Perhaps. I would never say, though, that we wouldn’t take dominion over nature. Maybe unaided by science, we would build and create things like we do now? Again, I don’t know. I can’t go back to the past and test it. What I do know, is that we weren’t sinning and everything was working perfectly.
Aided by sin and curiosity, we are compelled to expand our knowledge and dominion farther. Am I wrong to think that there is glory involved in that? Am I wrong to think that, every day, it is wonderful to see more being revealed; more people seeing the revelation of truth? We may have lost understanding, we may have lost innocence, or we may have lost both at the fall, but it seems as if we are slowly being prepared for something. How long will it take? I don’t know. It’s not the progress of technology – it only intensifies what is already there – it is the slow acknowledgement of every people group that everything belongs to the Lord.
We are only human. Evil scares us and makes us mad. We hate to not understand. We are weak and frail – and there is an infinite landscape stretching out before us. But the scariest part? It’s behind us, too. It’s all around us. We are not at the center; we are just a part of some great joke. Why did He do it? Why are we constantly made fun of? Every explanation we posit for why we are here leads to more questions. But, we wake up every morning, faced with the opportunity to reject or embrace the first idea that comes to mind; that there is a God who loves us. He loves all He makes, even the starving children. Why does He do it? Why does He let them die?
And where are we headed? Why is He doing nothing, letting the poor die and the rich languish in the realization that wealth fills no needs?

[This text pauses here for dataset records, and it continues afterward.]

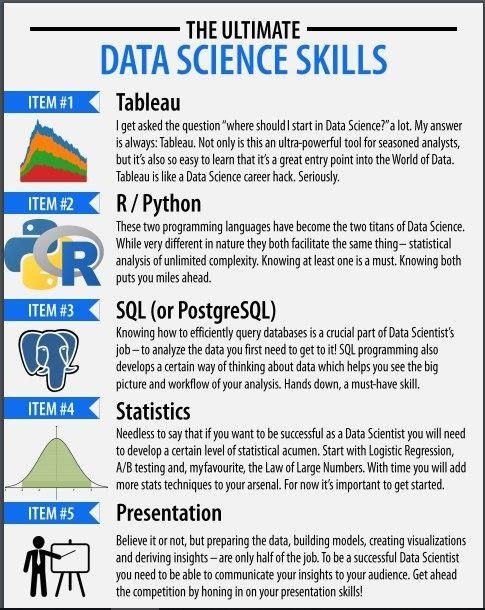 THE ULTIMATE
DATA SCIENCE SKILLS

ITEM #1
Tableau
I get asked the question "where should I start in Data Science?" a lot. My answer is always: Tableau. Not only is this an ultra-powerful tool for seasoned analysts, but it's also so easy to learn that it's a great entry point into the World of Data. Tableau is like a Data Science career hack. Seriously.

ITEM #2
R / Python
These two programming languages have become the two titans of Data Science. While very different in nature they both facilitate the same thing – statistical analysis of unlimited complexity. Knowing at least one is a must. Knowing both puts you miles ahead.

ITEM #3
SQL (or PostgreSQL)
Knowing how to efficiently query databases is a crucial part of Data Scientist's job – to analyze the data you first need to get to it! SQL programming also develops a certain way of thinking about data which helps you see the big picture and workflow of your analysis. Hands down, a must-have skill.

ITEM #4
Statistics
Needless to say that if you want to be successful as a Data Scientist you will need to develop a certain level of statistical acumen. Start with Logistic Regression, A/B testing and, myfavourite, the Law of Large Numbers. With time you will add more stats techniques to your arsenal. For now it's important to get started.

ITEM #5
Presentation
Believe it or not, but preparing the data, building models, creating visualizations and deriving insights – are only half of the job. To be a successful Data Scientist you need to be able to communicate your insights to your audience. Get ahead the competition by honing in on your presentation skills!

Like Einstein found out, time is not infinite. It is under the subjugation of a greater force. It will end one day. And on that day, everything that ever rebelled against Him will be punished. Nothing unholy can stand in the sight of a holy, holy, holy God. He has control over all He does. He lets hurricanes wipe out villages. He commands billions to trust Him. And there is nothing more uncomfortable to acknowledge than the fact that we are not in control – and that He is not like us. The only way to make it through this spinning flurry of activity alive is to hold onto the only thing that has never changed.